The Genesis of Doctor Who | Creating a science fiction hero

'Radio Times' article for 23 November, 1963

A preview of the first 'Doctor Who' episode, 'An Unearthly Child'.

BBC Archive Document

Radio Times November 23 1963 p7

Your Weekend

Dr. Who
In this series of adventures in space and time, the title-role will be played by William Hartnell.

DR. WHO? That is just the point. Nobody knows precisely who he is, this mysterious exile from another world and a distant future whose adventures begin today. But this much is known: he has a ship in which he can travel through space and time - although, owing to a defect in its instruments he can never be sure where and when his 'landings' may take place. And he has a grand-daughter Susan, a strange amalgam of teenage normality and uncanny intelligence.

Playing the Doctor is the well-known film actor, William Hartnell, who has not appeared before on BBC-tv.
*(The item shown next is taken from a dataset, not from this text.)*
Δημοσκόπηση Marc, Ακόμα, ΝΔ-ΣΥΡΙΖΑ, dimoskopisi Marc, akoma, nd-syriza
Each adventure in the series will cover several weekly episodes, and the first is by the Australian author Anthony Coburn. It begins by telling how the Doctor finds himself visiting the Britain of today: Susan (played by Carole Ann Ford) has become a pupil at an ordinary British school, where her incredible breadth of knowledge has whetted the curiosity of two of her teachers. These are the history teacher Barbara Wright (Jacqueline Hill), and the science master Ian Chesterton (William Russell), and their curiosity leads them to become inextricably involved in the Doctor's strange travels.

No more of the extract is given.